Graduate Student Researcher North Carolina State Univ. Col. of Vet. Med. Raleigh, North Carolina, United States
Disclosure(s):
Ethan Smith: No relevant disclosure to display
Introduction/Rationale: Single-cell RNA-seq (scRNA-seq) analyses rely on accurate gene annotations, a challenge for many species with less completely curated genomes. Rhesus macaque (RM), a widely used model for human biomedical research, is one such case where missing gene annotations have hindered the study of immune responses. We aim to develop a computational framework to identify and reintegrate missing gene features, improving immune response characterization in RM.
Methods: In a preliminary analysis, we computationally searched in a RM peripheral blood mononuclear cell (PBMC) scRNA-seq dataset from a kidney allograft study for unannotated but transcriptionally active regions (uTARs). We then performed cell clustering twice, once on annotated-gene expression and again on uTAR expression, and assessed uTAR expression for cell-type specificity and association with immune-related pathways.
Results: We identified >5,500 uTARs, indicating that numerous features—e.g., long non-coding RNAs or alternative transcripts of existing genes—are missing from current RM annotations. uTARs exhibit cell-type-specific expression and, when used to group cells, separate major cell types, paralleling cell clustering using annotated rhesus genes.

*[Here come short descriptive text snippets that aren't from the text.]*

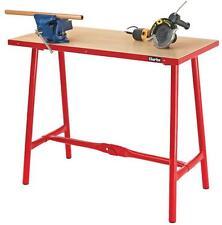 WORKBENCH HEAVY DUTY FOLDING Tools Workbench - WORKBENCH, HEAVY DUTY, FOLDING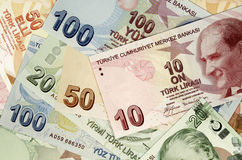 Turkse Lirebankbiljetten royalty-vrije stock afbeeldingen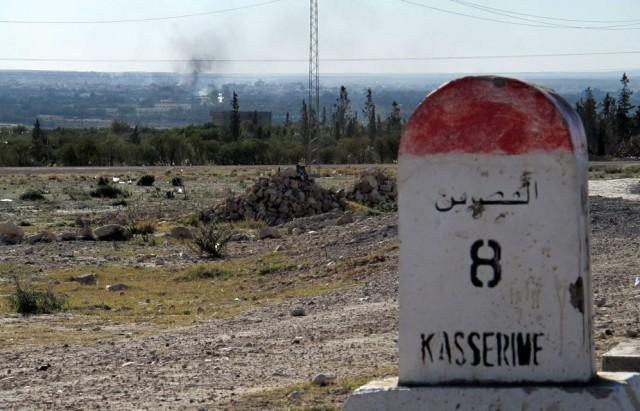 Kasserine-1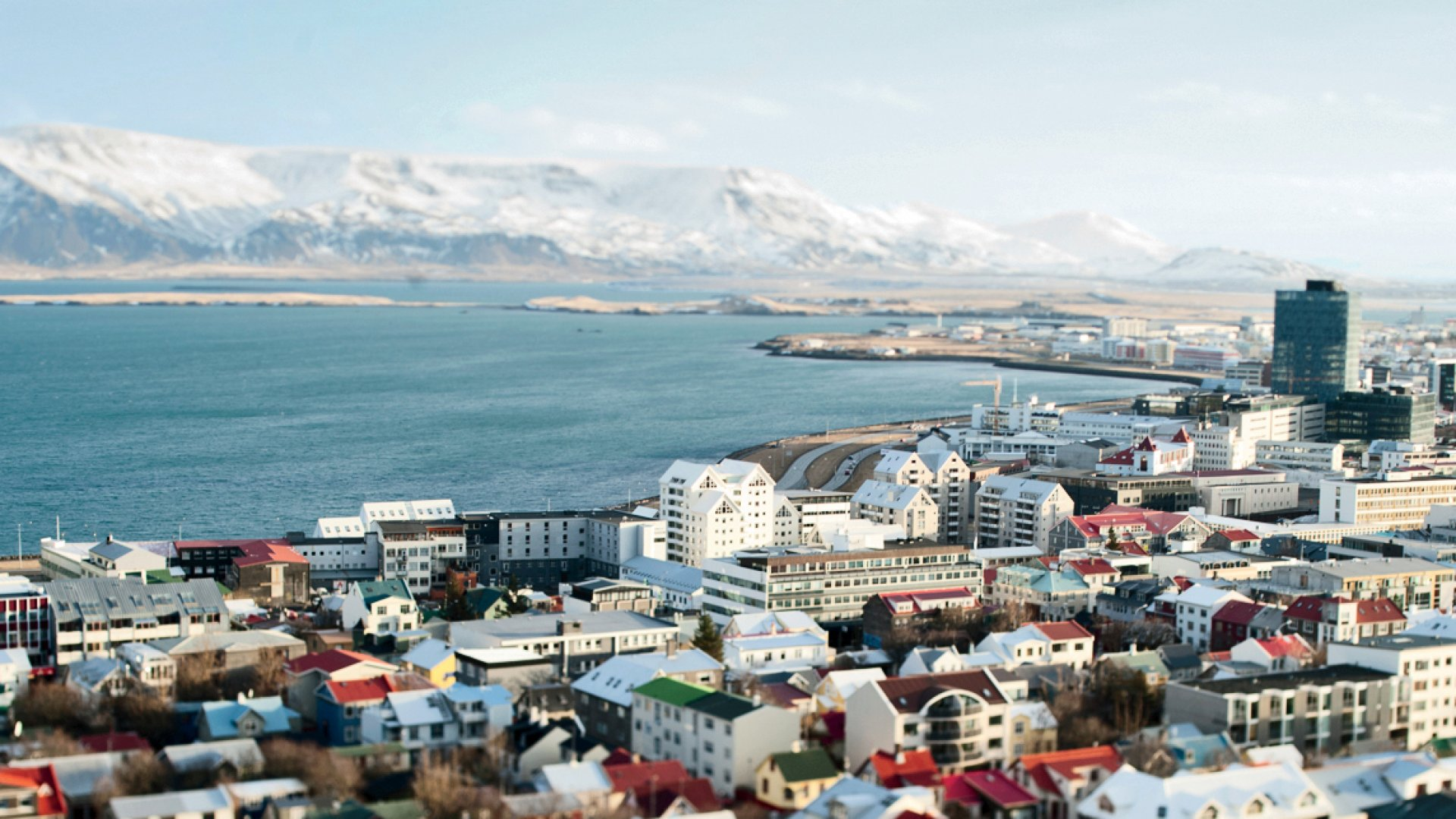 Iceland's Reykjavik boasts views like this--and the most Inc. 5000 Europe companies per capita.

These findings illustrate substantial gaps in the RM genome annotation and highlight the biological relevance of these missing genes or transcripts.

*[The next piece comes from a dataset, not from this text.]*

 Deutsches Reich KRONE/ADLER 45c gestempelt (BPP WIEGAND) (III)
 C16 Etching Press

Conclusion: uTARs likely harbor many previously unannotated genes or transcripts that are involved in immune regulation in RM. Ongoing work will denoise the signals in scRNA-seq data and prioritize a subset of uTARs as candidate transcriptional regulators. We will also infer regulatory relationships between candidate regulators and downstream targets. Our immediate goal is to identify drivers of transplant rejection. However, this framework is broadly applicable to scRNA-seq datasets across species and experimental contexts.